Les (vrais) taux de récidive

Alors que la récidive est régulièrement brandie comme le pire des maux de notre société au premier fait divers permettant le raccourci, le ministère de la Justice vient de publier sur son site le numéro de septembre d’Infostat qui fait un point sur récidive et réitération entre 2000 et 2007.

On y apprend notamment qu’entre 2000 et 2007, le taux de récidive (légale) pour les délits est passé de 4,4 % à 8 %. Mais il faut noter que dans cette période le nombre de condamnations a augmenté de 70 % et les rédacteurs de l’étude relèvent que cette différence de taux « s’explique en partie par une meilleure prise en compte de l’état de récidive légale dans les condamnations du fait de la loi sur les peines planchers« .

Il est surtout intéressant de noter que le plus grand taux de récidives et de réitérations cumulés ne concerne pas les délinquants sexuels mais les délinquants routiers (conduite en état alcoolique et autres délits routiers). La future incrimination de conduite d’un véhicule non équipé d’un dispositif d’anti-démarrage par éthylotest (pour la personne ayant été précédemment condamnée pour conduite en état d’ivresse dans l’article 26 du projet de loi LOPPSI II) devrait aider à réduire ces taux (contrairement aux dispositions du même texte prévoyant des délais plus courts pour la récupération des points sur le permis de conduire).

Le point crucial de l’étude est dans cette phrase : « la part des réitérants et récidivistes est d’autant plus élevée que l’on observe des populations lourdement sanctionnées, et à l’inverse elle est d’autant plus faible que la peine est légère ou peu contraignante ». Mais ceci s’expliquerait par le fait que les personnes condamnées à une peine d’emprisonnement ferme avaient déjà un passé pénal lourd. Par peine légère ou peu contraignante, il faut entendre emprisonnement avec sursis total ou amende, les peines de substitutions semblant peu efficaces en la matière.

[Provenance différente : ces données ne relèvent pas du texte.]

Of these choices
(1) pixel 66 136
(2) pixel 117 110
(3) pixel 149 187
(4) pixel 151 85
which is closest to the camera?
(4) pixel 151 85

On relèvera enfin que le plus faible taux de réitération s’observe chez les criminels sexuels et les auteurs de viols ayant précédemment été condamnés pour atteinte sexuelle ne sont en réalité que 12,4%.

Si les chiffres pouvaient museler les amateurs de faits divers, la justice pourrait sans aucun doute être plus sereine.

  1. KyF
    12/10/2010 à 20:35 | #1

    « la part des réitérants et récidivistes est d’autant plus élevée que l’on observe des populations lourdement sanctionnées, et à l’inverse elle est d’autant plus faible que la peine est légère ou peu contraignante »

    Peut-être ne peut-on néanmoins pas en déduire que l’allègement des peines est la solution. La corrélation (mathématiques) des données n’implique pas (obligatoirement) une dépendance réelle. En effet on peut éventuellement imaginé que les populations les plus lourdement sanctionnées sont également les populations celles ayant commis les infractions les plus graves et de là, les moins sensibles à la notion d’attitude conforme à la loi ?

    • 13/10/2010 à 13:00 | #2

      La phrase que vous citez est extraite telle quelle du rapport. Loin de nous l’idée d’en tirer des conclusions trop hatives et d’ailleurs le paragraphe suivant du rapport tempère aussitôt cette indication.
      Les conclusions sur les peines de substitutions qui semblent peu efficaces sont par ailleurs décevantes et mettent à mal d’autres idées reçues ?
      Il ne faut pas en tous cas négliger la source de ces informations : le ministère d ela Justice lui-même.
      Pour plus de lecture et une explication de texte acérée, n’hésitez pas à vous reporter au blog de Maître Mô.